The Canadian ETF market added $7.6 billion in new money in December, $5.9 billion of which belonged to the fixed income asset class. Equity ETFs accounted for $1.6 billion of that, with majority of positive flows coming from U.S. broad market equity. Canadian equity, emerging markets equity, as well as financial sector ETFs all had positive flows during the month, according to National Bank Financial Markets. For the full year 2022, broad market equity was the clear favorite among the asset class, representing 50% of the total inflows to equity ETFs. Low volatility and multifactor ETFs were the only two categories that suffered net redemptions in 2022.
The fixed income asset class capped off the year with another month of oversized inflows. The net flow into fixed income ETFs was the highest monthly flow on record. All categories, excluding preferred shares ETFs, had positive inflows during the month of December while cash alternative and short-term bonds continued to lead the pack with $1.7 billion and $1.5 billion in net flows, respectively. For the full year 2022, fixed income ETFs in Canada finished with $19 billion in new money, the highest yearly inflow ever for the asset class, despite the fact that global bond indices recorded one of their worst years performance-wise. The top three largest single ETF inflows for the calendar year all belonged to the fixed income realm: CI High Interest Savings ETF (CSAV-T), Purpose High Interest Savings ETF (PSA-T) and Horizons Cdn Select Universe Bond ETF (HBB-T).
Five new ETFs were launched in December, bringing the total number of ETFs launched during the year to 152. 72% of these new products were actively managed ETFs that did not track an index. One of the most popular categories among new launches were “lightly levered” ETFs, which provide a relatively low amount of cash leverage (usually between 25% and 33%), to enhance returns (or losses) over holding periods. There were 22 of these enhanced ETFs launched during 2022.

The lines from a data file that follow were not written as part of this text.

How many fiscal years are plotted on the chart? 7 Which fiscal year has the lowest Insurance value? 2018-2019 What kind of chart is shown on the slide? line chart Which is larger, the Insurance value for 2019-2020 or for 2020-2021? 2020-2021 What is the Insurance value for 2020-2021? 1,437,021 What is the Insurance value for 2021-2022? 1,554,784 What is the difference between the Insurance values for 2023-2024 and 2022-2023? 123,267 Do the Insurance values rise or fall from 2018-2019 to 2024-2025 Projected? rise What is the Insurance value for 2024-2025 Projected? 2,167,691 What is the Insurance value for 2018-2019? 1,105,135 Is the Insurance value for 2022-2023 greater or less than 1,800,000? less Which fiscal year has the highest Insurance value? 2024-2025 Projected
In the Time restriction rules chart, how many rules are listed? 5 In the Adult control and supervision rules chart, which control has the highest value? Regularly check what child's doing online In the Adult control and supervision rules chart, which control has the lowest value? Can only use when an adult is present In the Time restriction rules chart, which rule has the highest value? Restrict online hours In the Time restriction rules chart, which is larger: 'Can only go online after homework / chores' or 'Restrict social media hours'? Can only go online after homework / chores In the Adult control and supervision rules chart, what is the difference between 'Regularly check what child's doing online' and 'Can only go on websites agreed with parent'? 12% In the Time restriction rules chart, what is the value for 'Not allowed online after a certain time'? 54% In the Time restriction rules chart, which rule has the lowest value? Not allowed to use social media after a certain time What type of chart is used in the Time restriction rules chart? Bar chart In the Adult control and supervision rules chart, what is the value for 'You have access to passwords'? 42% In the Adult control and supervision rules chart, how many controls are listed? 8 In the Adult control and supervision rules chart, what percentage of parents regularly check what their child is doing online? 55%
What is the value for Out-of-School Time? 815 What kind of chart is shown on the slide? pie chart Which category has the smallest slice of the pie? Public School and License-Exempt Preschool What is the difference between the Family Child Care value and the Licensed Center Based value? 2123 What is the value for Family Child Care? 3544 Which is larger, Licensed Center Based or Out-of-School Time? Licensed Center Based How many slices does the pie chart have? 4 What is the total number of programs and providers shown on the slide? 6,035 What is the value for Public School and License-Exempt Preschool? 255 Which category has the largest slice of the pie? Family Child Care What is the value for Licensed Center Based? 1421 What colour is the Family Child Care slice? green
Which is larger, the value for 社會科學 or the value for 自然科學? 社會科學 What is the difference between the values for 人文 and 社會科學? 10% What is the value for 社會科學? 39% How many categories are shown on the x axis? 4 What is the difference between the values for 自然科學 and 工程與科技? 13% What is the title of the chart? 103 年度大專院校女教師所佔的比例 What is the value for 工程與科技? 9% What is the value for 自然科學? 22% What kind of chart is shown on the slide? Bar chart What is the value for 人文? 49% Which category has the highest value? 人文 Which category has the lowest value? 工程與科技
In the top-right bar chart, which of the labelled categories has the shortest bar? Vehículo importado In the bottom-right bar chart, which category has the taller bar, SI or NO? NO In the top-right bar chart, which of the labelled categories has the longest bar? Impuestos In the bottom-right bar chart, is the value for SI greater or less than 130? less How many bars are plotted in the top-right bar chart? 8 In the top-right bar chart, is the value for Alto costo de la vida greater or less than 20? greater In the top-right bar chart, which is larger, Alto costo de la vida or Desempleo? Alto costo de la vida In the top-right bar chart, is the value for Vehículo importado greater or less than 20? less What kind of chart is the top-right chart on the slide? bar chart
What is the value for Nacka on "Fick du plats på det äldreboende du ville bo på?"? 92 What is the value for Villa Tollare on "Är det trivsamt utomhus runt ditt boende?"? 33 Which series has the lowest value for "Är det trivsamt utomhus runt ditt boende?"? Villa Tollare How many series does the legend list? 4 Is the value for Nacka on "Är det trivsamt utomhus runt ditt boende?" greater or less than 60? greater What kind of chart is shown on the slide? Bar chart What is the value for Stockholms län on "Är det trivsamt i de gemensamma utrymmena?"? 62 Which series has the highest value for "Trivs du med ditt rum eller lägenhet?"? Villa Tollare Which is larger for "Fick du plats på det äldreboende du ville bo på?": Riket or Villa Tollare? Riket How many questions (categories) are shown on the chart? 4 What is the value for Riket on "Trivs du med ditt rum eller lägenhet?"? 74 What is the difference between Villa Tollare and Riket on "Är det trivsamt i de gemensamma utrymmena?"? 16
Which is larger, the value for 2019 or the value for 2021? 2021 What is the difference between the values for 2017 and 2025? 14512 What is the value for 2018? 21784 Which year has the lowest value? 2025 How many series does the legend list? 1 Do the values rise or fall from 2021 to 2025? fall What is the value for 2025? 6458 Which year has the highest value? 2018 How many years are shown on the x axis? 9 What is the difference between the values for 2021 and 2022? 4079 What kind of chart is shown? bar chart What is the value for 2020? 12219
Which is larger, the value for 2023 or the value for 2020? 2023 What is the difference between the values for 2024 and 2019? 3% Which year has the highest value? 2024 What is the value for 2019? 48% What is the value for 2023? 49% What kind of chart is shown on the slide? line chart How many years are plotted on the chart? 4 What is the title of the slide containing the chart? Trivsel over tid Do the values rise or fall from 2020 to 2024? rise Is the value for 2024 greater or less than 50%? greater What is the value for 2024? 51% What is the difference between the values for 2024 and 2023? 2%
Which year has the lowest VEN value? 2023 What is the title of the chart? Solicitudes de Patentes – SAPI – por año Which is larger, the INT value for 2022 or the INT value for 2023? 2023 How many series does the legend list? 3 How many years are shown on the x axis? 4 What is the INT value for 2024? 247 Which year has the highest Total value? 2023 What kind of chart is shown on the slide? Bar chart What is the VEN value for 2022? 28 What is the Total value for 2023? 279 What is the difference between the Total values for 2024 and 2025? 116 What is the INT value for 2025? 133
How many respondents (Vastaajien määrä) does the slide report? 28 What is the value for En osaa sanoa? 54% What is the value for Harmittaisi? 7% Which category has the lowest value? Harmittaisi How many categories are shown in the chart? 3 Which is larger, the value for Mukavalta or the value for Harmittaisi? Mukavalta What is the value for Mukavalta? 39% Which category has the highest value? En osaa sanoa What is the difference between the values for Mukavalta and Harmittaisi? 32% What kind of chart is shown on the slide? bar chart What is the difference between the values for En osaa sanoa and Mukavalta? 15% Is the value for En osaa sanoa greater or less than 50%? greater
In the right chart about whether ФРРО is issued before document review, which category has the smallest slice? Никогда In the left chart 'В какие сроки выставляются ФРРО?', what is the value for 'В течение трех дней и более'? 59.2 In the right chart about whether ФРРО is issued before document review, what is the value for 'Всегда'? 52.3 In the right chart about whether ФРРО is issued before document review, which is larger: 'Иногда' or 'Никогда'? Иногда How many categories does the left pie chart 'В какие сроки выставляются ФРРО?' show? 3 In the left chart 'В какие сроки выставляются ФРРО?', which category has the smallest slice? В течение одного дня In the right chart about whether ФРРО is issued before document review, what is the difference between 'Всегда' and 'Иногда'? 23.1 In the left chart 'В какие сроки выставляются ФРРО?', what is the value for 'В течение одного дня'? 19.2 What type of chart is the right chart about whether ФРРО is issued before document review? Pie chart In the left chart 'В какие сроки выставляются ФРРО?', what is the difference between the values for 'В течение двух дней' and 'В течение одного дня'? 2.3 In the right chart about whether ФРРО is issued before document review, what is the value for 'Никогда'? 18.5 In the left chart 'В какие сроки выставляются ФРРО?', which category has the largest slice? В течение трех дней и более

The latest ETFs launched were a first-of-their-kind in Canada. Purpose Investments released a suite of yield focused single stock ETFs, providing exposure to a single US-listed stock, while also aiming to generate a distribution yield well above any dividends payable on the underlying stocks. The five underlying stocks offered are namely Alphabet (YGOG-NE), Amazon (YAMZ-NE), Apple (APLY-NE), Berkshire Hathaway (BRKY-NE) and Tesla (YTSL-NE). The funds seek to generate the generous yield by implementing covered call strategies on the individual stocks and adding moderate amount of leverage. Yield Shares by Purpose will provide investors with a different risk-return profile compared to investing directly in the underlying stocks with no overlay. The five ETFs are denominated in Canadian dollars and hedge all US dollar exposure. The latest offerings from Purpose Investments charge a management fee of 0.40% and can be traded on the NEO exchange.